Une biotech cotée à Bruxelles s'effondre de plus de 50%

©REUTERS

Journée noire pour une société de biotechnologies cotée sur Euronext Bruxelles. Elle a chuté de plus de 50% quand l'action a pu enfin être cotée vers 10h30. Diagnostic d'une catastrophe.

Dans le segment des biotechs cotées, on pense souvent que le plus gros est fait lorsqu’un candidat traitement franchit un essai clinique de phase III. La société est qualifiée de "dé-risquée" et peut faire l’objet d’une OPA comme ce fut le cas avec Ablynx et TiGenix.

Le cas d’Acacia Pharma démontre que cela ne coule pas de source et que des écueils particulièrement tranchants peuvent encore causer d’énormes dégâts en Bourse.

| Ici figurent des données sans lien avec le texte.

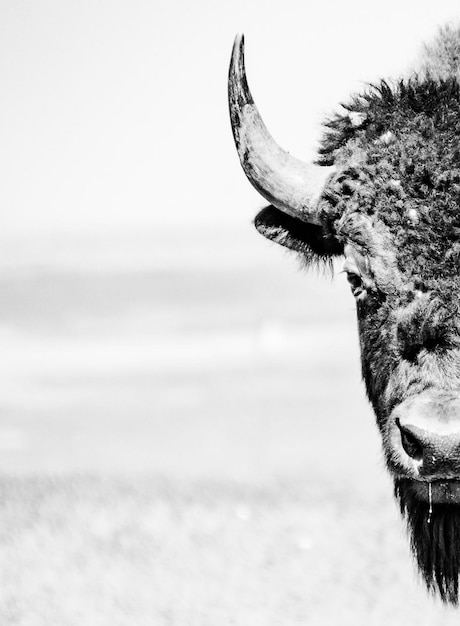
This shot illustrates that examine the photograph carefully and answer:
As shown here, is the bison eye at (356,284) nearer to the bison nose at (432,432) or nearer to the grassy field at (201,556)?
the bison nose at (432,432)

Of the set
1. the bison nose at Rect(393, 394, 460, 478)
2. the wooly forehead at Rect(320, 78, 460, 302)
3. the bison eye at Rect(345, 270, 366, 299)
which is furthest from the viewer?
the bison eye at Rect(345, 270, 366, 299)

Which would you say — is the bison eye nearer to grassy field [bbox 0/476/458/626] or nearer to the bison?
the bison

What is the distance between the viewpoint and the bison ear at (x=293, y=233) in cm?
782

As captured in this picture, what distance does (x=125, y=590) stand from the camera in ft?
32.8

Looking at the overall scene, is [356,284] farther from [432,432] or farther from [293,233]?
[432,432]

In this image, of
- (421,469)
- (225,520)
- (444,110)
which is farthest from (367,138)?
(225,520)

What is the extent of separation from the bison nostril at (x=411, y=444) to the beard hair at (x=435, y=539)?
1.88 feet

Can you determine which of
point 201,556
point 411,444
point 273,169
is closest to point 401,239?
point 411,444

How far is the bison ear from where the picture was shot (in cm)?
782

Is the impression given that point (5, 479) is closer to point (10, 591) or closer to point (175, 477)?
point (175, 477)

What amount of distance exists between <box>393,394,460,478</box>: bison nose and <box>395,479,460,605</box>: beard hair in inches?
26.1

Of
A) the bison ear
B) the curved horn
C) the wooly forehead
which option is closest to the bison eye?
the wooly forehead

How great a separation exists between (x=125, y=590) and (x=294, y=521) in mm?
2076

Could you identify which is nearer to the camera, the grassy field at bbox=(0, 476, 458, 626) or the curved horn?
the curved horn
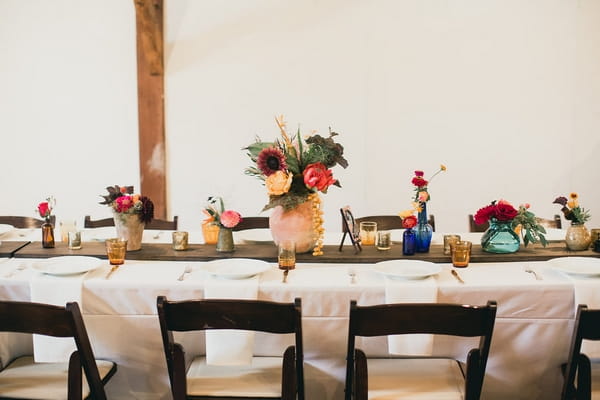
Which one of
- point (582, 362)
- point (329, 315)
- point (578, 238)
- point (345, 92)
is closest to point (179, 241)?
point (329, 315)

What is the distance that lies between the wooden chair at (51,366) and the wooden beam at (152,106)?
250 cm

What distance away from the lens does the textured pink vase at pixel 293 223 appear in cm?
233

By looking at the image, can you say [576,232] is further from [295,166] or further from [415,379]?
[295,166]

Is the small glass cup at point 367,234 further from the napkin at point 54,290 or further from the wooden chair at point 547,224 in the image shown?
the napkin at point 54,290

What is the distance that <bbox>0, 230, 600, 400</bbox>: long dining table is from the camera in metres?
1.99

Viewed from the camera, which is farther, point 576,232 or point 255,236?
point 255,236

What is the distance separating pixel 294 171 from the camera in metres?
2.29

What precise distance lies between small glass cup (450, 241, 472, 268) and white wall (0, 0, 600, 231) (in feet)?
7.33

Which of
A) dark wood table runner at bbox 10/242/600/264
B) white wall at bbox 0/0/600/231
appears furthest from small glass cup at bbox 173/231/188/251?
white wall at bbox 0/0/600/231

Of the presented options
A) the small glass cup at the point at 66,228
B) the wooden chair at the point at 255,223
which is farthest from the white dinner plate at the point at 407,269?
the small glass cup at the point at 66,228

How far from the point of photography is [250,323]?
1584 mm

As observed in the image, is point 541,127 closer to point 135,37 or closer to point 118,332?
point 135,37

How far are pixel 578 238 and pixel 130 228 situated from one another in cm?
195

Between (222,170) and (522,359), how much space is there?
2.98 m
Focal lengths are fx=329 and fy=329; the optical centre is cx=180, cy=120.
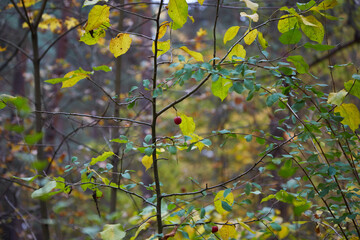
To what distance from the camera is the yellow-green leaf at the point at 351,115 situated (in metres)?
1.32

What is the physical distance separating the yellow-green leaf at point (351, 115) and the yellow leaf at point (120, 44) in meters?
0.94

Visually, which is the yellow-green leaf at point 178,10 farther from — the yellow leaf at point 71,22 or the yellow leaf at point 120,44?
the yellow leaf at point 71,22

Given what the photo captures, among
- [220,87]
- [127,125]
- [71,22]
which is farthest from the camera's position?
[71,22]

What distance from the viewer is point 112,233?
1343 millimetres

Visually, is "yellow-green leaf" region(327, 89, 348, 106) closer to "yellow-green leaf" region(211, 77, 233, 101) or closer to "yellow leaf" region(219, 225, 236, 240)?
"yellow-green leaf" region(211, 77, 233, 101)

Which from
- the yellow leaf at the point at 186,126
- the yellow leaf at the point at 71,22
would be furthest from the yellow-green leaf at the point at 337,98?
the yellow leaf at the point at 71,22

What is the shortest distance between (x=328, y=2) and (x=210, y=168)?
7.04 metres

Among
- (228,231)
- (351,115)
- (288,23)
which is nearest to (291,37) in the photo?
(288,23)

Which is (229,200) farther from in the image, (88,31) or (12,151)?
(12,151)

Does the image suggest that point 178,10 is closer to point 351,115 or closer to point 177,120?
point 177,120

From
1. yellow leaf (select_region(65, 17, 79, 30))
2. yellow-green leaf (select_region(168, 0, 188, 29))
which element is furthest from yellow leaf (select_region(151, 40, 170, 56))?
yellow leaf (select_region(65, 17, 79, 30))

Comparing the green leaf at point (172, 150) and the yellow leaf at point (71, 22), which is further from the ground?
the yellow leaf at point (71, 22)

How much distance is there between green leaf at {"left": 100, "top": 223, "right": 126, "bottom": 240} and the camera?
4.33ft

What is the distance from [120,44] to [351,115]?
100cm
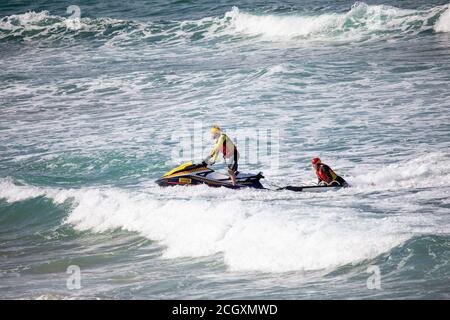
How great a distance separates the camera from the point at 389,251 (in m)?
13.0

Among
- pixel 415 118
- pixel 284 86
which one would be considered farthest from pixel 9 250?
pixel 284 86

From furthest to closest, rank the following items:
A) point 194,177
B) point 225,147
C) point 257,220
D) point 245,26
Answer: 1. point 245,26
2. point 194,177
3. point 225,147
4. point 257,220

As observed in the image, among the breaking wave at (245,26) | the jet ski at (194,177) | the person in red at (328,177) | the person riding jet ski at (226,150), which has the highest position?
the breaking wave at (245,26)

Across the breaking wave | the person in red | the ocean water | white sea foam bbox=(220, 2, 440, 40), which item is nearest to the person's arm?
the person in red

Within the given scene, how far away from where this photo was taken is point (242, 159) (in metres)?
22.5

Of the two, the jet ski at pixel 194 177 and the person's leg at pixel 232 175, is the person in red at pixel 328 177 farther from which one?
the jet ski at pixel 194 177

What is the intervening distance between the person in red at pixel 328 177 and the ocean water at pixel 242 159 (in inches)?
12.6

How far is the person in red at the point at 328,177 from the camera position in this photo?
1809cm

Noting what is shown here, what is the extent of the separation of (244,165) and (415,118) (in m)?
6.09

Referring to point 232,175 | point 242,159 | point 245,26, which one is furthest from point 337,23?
point 232,175

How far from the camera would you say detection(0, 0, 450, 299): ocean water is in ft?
43.8

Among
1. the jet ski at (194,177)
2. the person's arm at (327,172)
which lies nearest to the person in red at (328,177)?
the person's arm at (327,172)

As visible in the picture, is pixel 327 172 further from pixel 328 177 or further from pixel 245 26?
pixel 245 26

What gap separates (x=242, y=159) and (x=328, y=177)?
4883 millimetres
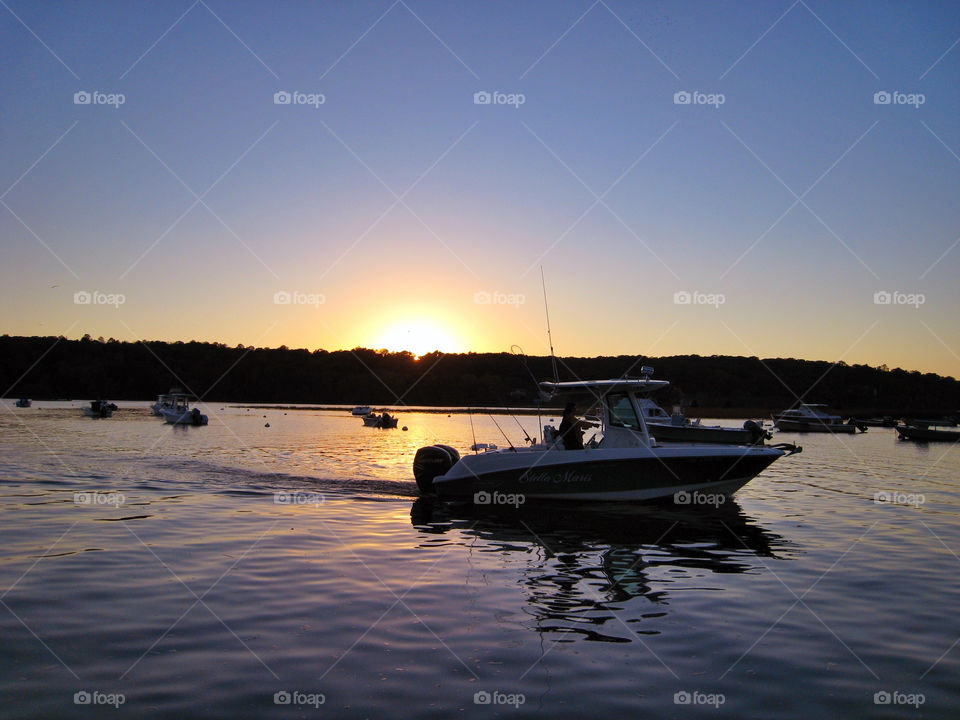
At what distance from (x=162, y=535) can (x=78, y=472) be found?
13586 millimetres

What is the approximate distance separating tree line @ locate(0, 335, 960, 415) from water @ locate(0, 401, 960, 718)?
284 feet

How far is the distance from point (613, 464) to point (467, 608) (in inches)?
397

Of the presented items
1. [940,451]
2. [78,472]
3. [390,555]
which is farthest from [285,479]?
[940,451]

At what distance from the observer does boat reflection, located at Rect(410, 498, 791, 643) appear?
34.9ft

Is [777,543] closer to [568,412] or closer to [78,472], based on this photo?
[568,412]

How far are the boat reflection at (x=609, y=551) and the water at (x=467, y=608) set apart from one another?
0.24 feet

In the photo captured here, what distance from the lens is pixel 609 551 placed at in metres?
15.3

Cotée sur Euronext Bruxelles depuis mars 2018, cette société anglo-américaine est spécialisée dans les anti-vomitifs et les anti-nauséeux à destination des hôpitaux.

Le Barhemsys, son produit-phare, utilisé dans des situations post-opératoires via une injection, avait déjà subi sans encombre quatre essais cliniques de phase III. L’ambition affichée par Acacia était de décrocher le feu vert des autorités sanitaires américaines, la FDA, fin 2018 et de lancer la commercialisation au cours du premier semestre 2019.

Tout semblait rouler pour le mieux jusqu’à un courrier de la FDA reçu en octobre de l’année dernière. Le régulateur y mentionnait des déficiences constatées dans le processus de production de l’amisulpride, le principe actif du Barhemsys auprès du contractant responsable. Cela ne mettait pas en cause la pureté ni la stabilité du produit et aucune réserve n’avait été mentionnée sur les données cliniques.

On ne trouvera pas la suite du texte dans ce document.